Task statement:
The records below are to be quoted in full; please keep every word exact.
↓↓↓
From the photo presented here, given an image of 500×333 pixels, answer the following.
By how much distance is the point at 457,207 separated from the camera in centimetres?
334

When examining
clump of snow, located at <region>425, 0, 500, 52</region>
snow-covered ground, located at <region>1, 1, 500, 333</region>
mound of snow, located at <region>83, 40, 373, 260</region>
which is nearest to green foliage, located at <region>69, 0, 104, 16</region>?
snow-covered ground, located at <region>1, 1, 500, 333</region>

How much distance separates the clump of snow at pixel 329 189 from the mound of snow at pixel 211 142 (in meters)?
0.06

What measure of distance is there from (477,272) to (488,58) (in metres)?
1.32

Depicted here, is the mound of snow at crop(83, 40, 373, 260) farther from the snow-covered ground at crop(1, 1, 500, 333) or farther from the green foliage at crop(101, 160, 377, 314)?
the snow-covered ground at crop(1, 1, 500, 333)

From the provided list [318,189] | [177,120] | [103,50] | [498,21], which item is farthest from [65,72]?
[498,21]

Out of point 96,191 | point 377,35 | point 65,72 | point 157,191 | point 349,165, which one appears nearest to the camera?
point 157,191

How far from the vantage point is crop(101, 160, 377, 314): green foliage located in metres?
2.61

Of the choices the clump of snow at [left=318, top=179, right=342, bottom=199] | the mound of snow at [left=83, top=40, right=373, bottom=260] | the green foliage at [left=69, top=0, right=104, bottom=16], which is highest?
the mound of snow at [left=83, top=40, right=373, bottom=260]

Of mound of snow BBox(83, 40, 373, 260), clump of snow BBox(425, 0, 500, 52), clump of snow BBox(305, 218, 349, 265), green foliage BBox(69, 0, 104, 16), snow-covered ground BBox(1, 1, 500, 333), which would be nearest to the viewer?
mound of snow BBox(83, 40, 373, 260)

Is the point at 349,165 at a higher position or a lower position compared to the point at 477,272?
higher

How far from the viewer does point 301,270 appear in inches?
↑↑↑
Complete output:
From the photo presented here, given an image of 500×333 pixels, answer the following.
By how much distance is the point at 457,207 separated from the camera in centimetres?
334

When examining
clump of snow, located at <region>425, 0, 500, 52</region>
snow-covered ground, located at <region>1, 1, 500, 333</region>
mound of snow, located at <region>83, 40, 373, 260</region>
which is nearest to green foliage, located at <region>69, 0, 104, 16</region>?
snow-covered ground, located at <region>1, 1, 500, 333</region>

How much distance separates the clump of snow at pixel 329 189 from the mound of snow at pixel 211 142 (in meters)?
0.06

What measure of distance is there from (477,272) to (488,58) (in metres)?
1.32

Depicted here, is the mound of snow at crop(83, 40, 373, 260) farther from the snow-covered ground at crop(1, 1, 500, 333) or farther from the green foliage at crop(101, 160, 377, 314)?
the snow-covered ground at crop(1, 1, 500, 333)

From the provided list [318,189] | [177,120] | [103,50] | [498,21], which item is farthest from [65,72]?
[498,21]

Out of point 96,191 | point 377,35 | point 65,72 | point 157,191 | point 349,165, which one appears nearest to the camera?
point 157,191

How far from the vantage point is crop(101, 160, 377, 314): green foliage located in metres?
2.61

Of the choices the clump of snow at [left=318, top=179, right=342, bottom=199] | the mound of snow at [left=83, top=40, right=373, bottom=260] | the green foliage at [left=69, top=0, right=104, bottom=16], which is highest?
the mound of snow at [left=83, top=40, right=373, bottom=260]

Of mound of snow BBox(83, 40, 373, 260), clump of snow BBox(425, 0, 500, 52), clump of snow BBox(305, 218, 349, 265), green foliage BBox(69, 0, 104, 16), snow-covered ground BBox(1, 1, 500, 333), which would be nearest to the viewer?
mound of snow BBox(83, 40, 373, 260)

Is the point at 349,165 at a higher position or a lower position compared to the point at 477,272?
higher

How far from the viewer does point 301,270 appear in inches?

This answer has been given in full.